The implantable artificial kidney—a bioengineered device that combines a high-efficiency silicon filter and a bioreactor of kidney tubule cells– is designed to accommodate up to a liter of blood per minute, filtering it through an array of silicon membranes. The filtered fluid contains toxins, water, electrolytes, and sugars. The fluid then undergoes a second stage of processing in a bioreactor of lab-grown cells of the type normally lining the tubules of the kidney. These cells reabsorb most of the sugars, salts, and water back into the bloodstream. The remainder becomes urine that is directed to the bladder and out of the body.
The researchers generated simulation and optimization results for two device designs that each channel blood through the artificial kidney filter system. Through simulation, they calculated that an individual platelet may flow through the artificial kidney as many as 1,000 times, accumulating stress and increasing the tendency to clot with each pass. One design distributes blood through parallel channels that pass across multiple layers of filtering membranes. The other channels blood back and forth through a single serpentine path.
Both designs met the researchers’ predetermined criteria for the uniform flow of blood through the devices and accumulation of shear stress forces on the platelets against the walls of the device flow channels.
The simulation approach has accelerated the project by saving on animal experimentation and offering a viable alternative to examine the pros and cons of different devices that contact blood. “To do that in animal studies is time consuming, expensive, and at some level you never know if it is going to work out—because animal blood is not the same as human blood,” said Shuvo Roy, one of the study’s co-authors.
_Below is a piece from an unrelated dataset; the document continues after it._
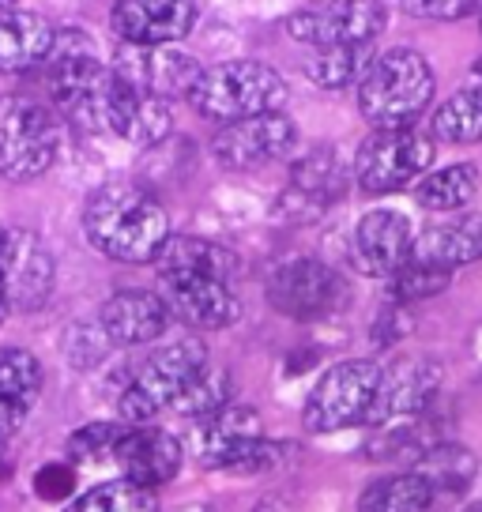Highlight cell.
<instances>
[{"label":"cell","instance_id":"cell-1","mask_svg":"<svg viewBox=\"0 0 482 512\" xmlns=\"http://www.w3.org/2000/svg\"><path fill=\"white\" fill-rule=\"evenodd\" d=\"M83 234L117 264H155L159 249L170 241V215L144 185L110 181L91 192L83 208Z\"/></svg>","mask_w":482,"mask_h":512},{"label":"cell","instance_id":"cell-2","mask_svg":"<svg viewBox=\"0 0 482 512\" xmlns=\"http://www.w3.org/2000/svg\"><path fill=\"white\" fill-rule=\"evenodd\" d=\"M434 68L415 49H388L373 57L366 80L358 83V110L373 128L415 125L434 102Z\"/></svg>","mask_w":482,"mask_h":512},{"label":"cell","instance_id":"cell-3","mask_svg":"<svg viewBox=\"0 0 482 512\" xmlns=\"http://www.w3.org/2000/svg\"><path fill=\"white\" fill-rule=\"evenodd\" d=\"M283 102H287V80L264 61H223L204 68V76L189 95V106L215 125L275 113L283 110Z\"/></svg>","mask_w":482,"mask_h":512},{"label":"cell","instance_id":"cell-4","mask_svg":"<svg viewBox=\"0 0 482 512\" xmlns=\"http://www.w3.org/2000/svg\"><path fill=\"white\" fill-rule=\"evenodd\" d=\"M196 464L208 471H230V475H268L279 467L287 445L268 441L260 415L245 403H226L223 411L196 422Z\"/></svg>","mask_w":482,"mask_h":512},{"label":"cell","instance_id":"cell-5","mask_svg":"<svg viewBox=\"0 0 482 512\" xmlns=\"http://www.w3.org/2000/svg\"><path fill=\"white\" fill-rule=\"evenodd\" d=\"M208 366V347L204 339L185 336L177 343H166L151 354L147 362L129 377L117 411L121 422L129 426H147L151 418H159L162 411H174V403L181 400V392L196 381V373Z\"/></svg>","mask_w":482,"mask_h":512},{"label":"cell","instance_id":"cell-6","mask_svg":"<svg viewBox=\"0 0 482 512\" xmlns=\"http://www.w3.org/2000/svg\"><path fill=\"white\" fill-rule=\"evenodd\" d=\"M61 155L57 113L27 95H0V177L34 181Z\"/></svg>","mask_w":482,"mask_h":512},{"label":"cell","instance_id":"cell-7","mask_svg":"<svg viewBox=\"0 0 482 512\" xmlns=\"http://www.w3.org/2000/svg\"><path fill=\"white\" fill-rule=\"evenodd\" d=\"M430 166H434V136L418 125L373 128L354 151V181L373 196L418 185Z\"/></svg>","mask_w":482,"mask_h":512},{"label":"cell","instance_id":"cell-8","mask_svg":"<svg viewBox=\"0 0 482 512\" xmlns=\"http://www.w3.org/2000/svg\"><path fill=\"white\" fill-rule=\"evenodd\" d=\"M377 384H381V366L370 358H347V362L324 369L302 407L306 430L339 433L354 430V426H370Z\"/></svg>","mask_w":482,"mask_h":512},{"label":"cell","instance_id":"cell-9","mask_svg":"<svg viewBox=\"0 0 482 512\" xmlns=\"http://www.w3.org/2000/svg\"><path fill=\"white\" fill-rule=\"evenodd\" d=\"M388 12L381 0H321L287 16V34L313 49L332 46H370L385 31Z\"/></svg>","mask_w":482,"mask_h":512},{"label":"cell","instance_id":"cell-10","mask_svg":"<svg viewBox=\"0 0 482 512\" xmlns=\"http://www.w3.org/2000/svg\"><path fill=\"white\" fill-rule=\"evenodd\" d=\"M268 302L290 320H321L347 305V283L313 256H294L268 279Z\"/></svg>","mask_w":482,"mask_h":512},{"label":"cell","instance_id":"cell-11","mask_svg":"<svg viewBox=\"0 0 482 512\" xmlns=\"http://www.w3.org/2000/svg\"><path fill=\"white\" fill-rule=\"evenodd\" d=\"M294 144H298V128L287 113L275 110L223 125L211 140V151H215L219 166L234 170V174H249V170H260V166L290 155Z\"/></svg>","mask_w":482,"mask_h":512},{"label":"cell","instance_id":"cell-12","mask_svg":"<svg viewBox=\"0 0 482 512\" xmlns=\"http://www.w3.org/2000/svg\"><path fill=\"white\" fill-rule=\"evenodd\" d=\"M110 68L125 83L140 87L147 95L166 98V102L189 98L200 76H204L200 61L174 46H121Z\"/></svg>","mask_w":482,"mask_h":512},{"label":"cell","instance_id":"cell-13","mask_svg":"<svg viewBox=\"0 0 482 512\" xmlns=\"http://www.w3.org/2000/svg\"><path fill=\"white\" fill-rule=\"evenodd\" d=\"M347 192V170L336 151L313 147L290 166V181L279 196V215L290 223H313Z\"/></svg>","mask_w":482,"mask_h":512},{"label":"cell","instance_id":"cell-14","mask_svg":"<svg viewBox=\"0 0 482 512\" xmlns=\"http://www.w3.org/2000/svg\"><path fill=\"white\" fill-rule=\"evenodd\" d=\"M170 128H174L170 102L159 95H147L140 87H132V83H125L110 68L106 102H102V132L121 136L125 144L155 147L170 136Z\"/></svg>","mask_w":482,"mask_h":512},{"label":"cell","instance_id":"cell-15","mask_svg":"<svg viewBox=\"0 0 482 512\" xmlns=\"http://www.w3.org/2000/svg\"><path fill=\"white\" fill-rule=\"evenodd\" d=\"M437 388H441V366L434 358H396L392 366H381L370 426H388V422L422 415L437 396Z\"/></svg>","mask_w":482,"mask_h":512},{"label":"cell","instance_id":"cell-16","mask_svg":"<svg viewBox=\"0 0 482 512\" xmlns=\"http://www.w3.org/2000/svg\"><path fill=\"white\" fill-rule=\"evenodd\" d=\"M196 23L193 0H117L110 12L113 34L125 46H174Z\"/></svg>","mask_w":482,"mask_h":512},{"label":"cell","instance_id":"cell-17","mask_svg":"<svg viewBox=\"0 0 482 512\" xmlns=\"http://www.w3.org/2000/svg\"><path fill=\"white\" fill-rule=\"evenodd\" d=\"M53 256L34 230H4V290L16 313H34L53 294Z\"/></svg>","mask_w":482,"mask_h":512},{"label":"cell","instance_id":"cell-18","mask_svg":"<svg viewBox=\"0 0 482 512\" xmlns=\"http://www.w3.org/2000/svg\"><path fill=\"white\" fill-rule=\"evenodd\" d=\"M411 245H415V230L400 211L377 208L354 226V264L358 272L373 279H392L400 272L411 260Z\"/></svg>","mask_w":482,"mask_h":512},{"label":"cell","instance_id":"cell-19","mask_svg":"<svg viewBox=\"0 0 482 512\" xmlns=\"http://www.w3.org/2000/svg\"><path fill=\"white\" fill-rule=\"evenodd\" d=\"M170 317L196 332H219L241 317L238 294L223 279H159Z\"/></svg>","mask_w":482,"mask_h":512},{"label":"cell","instance_id":"cell-20","mask_svg":"<svg viewBox=\"0 0 482 512\" xmlns=\"http://www.w3.org/2000/svg\"><path fill=\"white\" fill-rule=\"evenodd\" d=\"M170 320L174 317H170V309L162 302V294H151V290H117L102 305L98 328L117 347H144V343H155L159 336H166Z\"/></svg>","mask_w":482,"mask_h":512},{"label":"cell","instance_id":"cell-21","mask_svg":"<svg viewBox=\"0 0 482 512\" xmlns=\"http://www.w3.org/2000/svg\"><path fill=\"white\" fill-rule=\"evenodd\" d=\"M113 464L121 467V475L129 482L159 490L174 479L181 464H185V445L174 433L159 430V426H129L125 441L117 445Z\"/></svg>","mask_w":482,"mask_h":512},{"label":"cell","instance_id":"cell-22","mask_svg":"<svg viewBox=\"0 0 482 512\" xmlns=\"http://www.w3.org/2000/svg\"><path fill=\"white\" fill-rule=\"evenodd\" d=\"M159 279H223L230 283L238 272V256L226 245L196 234H170V241L155 256Z\"/></svg>","mask_w":482,"mask_h":512},{"label":"cell","instance_id":"cell-23","mask_svg":"<svg viewBox=\"0 0 482 512\" xmlns=\"http://www.w3.org/2000/svg\"><path fill=\"white\" fill-rule=\"evenodd\" d=\"M411 260L441 268V272H456L464 264L482 260V219L479 215H460V219L426 226L422 234H415Z\"/></svg>","mask_w":482,"mask_h":512},{"label":"cell","instance_id":"cell-24","mask_svg":"<svg viewBox=\"0 0 482 512\" xmlns=\"http://www.w3.org/2000/svg\"><path fill=\"white\" fill-rule=\"evenodd\" d=\"M42 384H46V373L31 351H19V347L0 351V445L27 422L42 396Z\"/></svg>","mask_w":482,"mask_h":512},{"label":"cell","instance_id":"cell-25","mask_svg":"<svg viewBox=\"0 0 482 512\" xmlns=\"http://www.w3.org/2000/svg\"><path fill=\"white\" fill-rule=\"evenodd\" d=\"M57 27L38 12L4 8L0 12V72H31L42 68L53 49Z\"/></svg>","mask_w":482,"mask_h":512},{"label":"cell","instance_id":"cell-26","mask_svg":"<svg viewBox=\"0 0 482 512\" xmlns=\"http://www.w3.org/2000/svg\"><path fill=\"white\" fill-rule=\"evenodd\" d=\"M407 471L422 475L437 497H445V494H464L467 486L475 482V475H479V460H475V452H467L456 441H437Z\"/></svg>","mask_w":482,"mask_h":512},{"label":"cell","instance_id":"cell-27","mask_svg":"<svg viewBox=\"0 0 482 512\" xmlns=\"http://www.w3.org/2000/svg\"><path fill=\"white\" fill-rule=\"evenodd\" d=\"M482 174L475 162H452L418 181L415 200L426 211H464L479 196Z\"/></svg>","mask_w":482,"mask_h":512},{"label":"cell","instance_id":"cell-28","mask_svg":"<svg viewBox=\"0 0 482 512\" xmlns=\"http://www.w3.org/2000/svg\"><path fill=\"white\" fill-rule=\"evenodd\" d=\"M434 501L437 494L430 490V482L415 471H403L370 482L358 497V512H430Z\"/></svg>","mask_w":482,"mask_h":512},{"label":"cell","instance_id":"cell-29","mask_svg":"<svg viewBox=\"0 0 482 512\" xmlns=\"http://www.w3.org/2000/svg\"><path fill=\"white\" fill-rule=\"evenodd\" d=\"M430 136L441 144H482V83L456 91L437 106Z\"/></svg>","mask_w":482,"mask_h":512},{"label":"cell","instance_id":"cell-30","mask_svg":"<svg viewBox=\"0 0 482 512\" xmlns=\"http://www.w3.org/2000/svg\"><path fill=\"white\" fill-rule=\"evenodd\" d=\"M373 64L370 46H332V49H313L306 64V76L324 91H343V87H358L366 80Z\"/></svg>","mask_w":482,"mask_h":512},{"label":"cell","instance_id":"cell-31","mask_svg":"<svg viewBox=\"0 0 482 512\" xmlns=\"http://www.w3.org/2000/svg\"><path fill=\"white\" fill-rule=\"evenodd\" d=\"M68 512H159V494L140 482L117 479L80 494L68 505Z\"/></svg>","mask_w":482,"mask_h":512},{"label":"cell","instance_id":"cell-32","mask_svg":"<svg viewBox=\"0 0 482 512\" xmlns=\"http://www.w3.org/2000/svg\"><path fill=\"white\" fill-rule=\"evenodd\" d=\"M230 388H234V381H230V369L211 366V362H208V366L196 373V381L181 392V400L174 403V415L193 418V422L215 415V411H223L226 403H230Z\"/></svg>","mask_w":482,"mask_h":512},{"label":"cell","instance_id":"cell-33","mask_svg":"<svg viewBox=\"0 0 482 512\" xmlns=\"http://www.w3.org/2000/svg\"><path fill=\"white\" fill-rule=\"evenodd\" d=\"M449 283H452V272H441V268H430V264L407 260L400 272L388 279V302H396V305L426 302V298H437Z\"/></svg>","mask_w":482,"mask_h":512},{"label":"cell","instance_id":"cell-34","mask_svg":"<svg viewBox=\"0 0 482 512\" xmlns=\"http://www.w3.org/2000/svg\"><path fill=\"white\" fill-rule=\"evenodd\" d=\"M129 422H87L68 437V456L76 464H98V460H113L117 445L125 441Z\"/></svg>","mask_w":482,"mask_h":512},{"label":"cell","instance_id":"cell-35","mask_svg":"<svg viewBox=\"0 0 482 512\" xmlns=\"http://www.w3.org/2000/svg\"><path fill=\"white\" fill-rule=\"evenodd\" d=\"M403 12L415 19H467L482 16V0H403Z\"/></svg>","mask_w":482,"mask_h":512},{"label":"cell","instance_id":"cell-36","mask_svg":"<svg viewBox=\"0 0 482 512\" xmlns=\"http://www.w3.org/2000/svg\"><path fill=\"white\" fill-rule=\"evenodd\" d=\"M34 494L46 501H68L76 494V471L68 464H46L34 475Z\"/></svg>","mask_w":482,"mask_h":512},{"label":"cell","instance_id":"cell-37","mask_svg":"<svg viewBox=\"0 0 482 512\" xmlns=\"http://www.w3.org/2000/svg\"><path fill=\"white\" fill-rule=\"evenodd\" d=\"M8 313H12V305H8V290H4V226H0V324Z\"/></svg>","mask_w":482,"mask_h":512},{"label":"cell","instance_id":"cell-38","mask_svg":"<svg viewBox=\"0 0 482 512\" xmlns=\"http://www.w3.org/2000/svg\"><path fill=\"white\" fill-rule=\"evenodd\" d=\"M174 512H215L208 505V501H189V505H181V509H174Z\"/></svg>","mask_w":482,"mask_h":512},{"label":"cell","instance_id":"cell-39","mask_svg":"<svg viewBox=\"0 0 482 512\" xmlns=\"http://www.w3.org/2000/svg\"><path fill=\"white\" fill-rule=\"evenodd\" d=\"M8 475V460H4V445H0V479Z\"/></svg>","mask_w":482,"mask_h":512},{"label":"cell","instance_id":"cell-40","mask_svg":"<svg viewBox=\"0 0 482 512\" xmlns=\"http://www.w3.org/2000/svg\"><path fill=\"white\" fill-rule=\"evenodd\" d=\"M475 83H482V57L475 61Z\"/></svg>","mask_w":482,"mask_h":512},{"label":"cell","instance_id":"cell-41","mask_svg":"<svg viewBox=\"0 0 482 512\" xmlns=\"http://www.w3.org/2000/svg\"><path fill=\"white\" fill-rule=\"evenodd\" d=\"M19 0H0V12H4V8H16Z\"/></svg>","mask_w":482,"mask_h":512},{"label":"cell","instance_id":"cell-42","mask_svg":"<svg viewBox=\"0 0 482 512\" xmlns=\"http://www.w3.org/2000/svg\"><path fill=\"white\" fill-rule=\"evenodd\" d=\"M479 27H482V16H479Z\"/></svg>","mask_w":482,"mask_h":512}]
</instances>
Will the device have all the functions of a native kidney? “No,” Roy said. “But the goal is for it to perform the functions that are critical, and to be a device that, once implanted, will allow a patient to eat and drink freely, have mobility, better health overall, and unlike a transplant, not require immunosuppressant drugs.”
“We are hopeful that the first clinical trial will begin this year,” Roy told Snopes back in March. “If all goes well and funds are available, we could be on the market as early as 2020.”
The Kidney Project says that they have already received an abundance of applications for the human trials. Screenings will proceed once they receive approval from the board of ethics.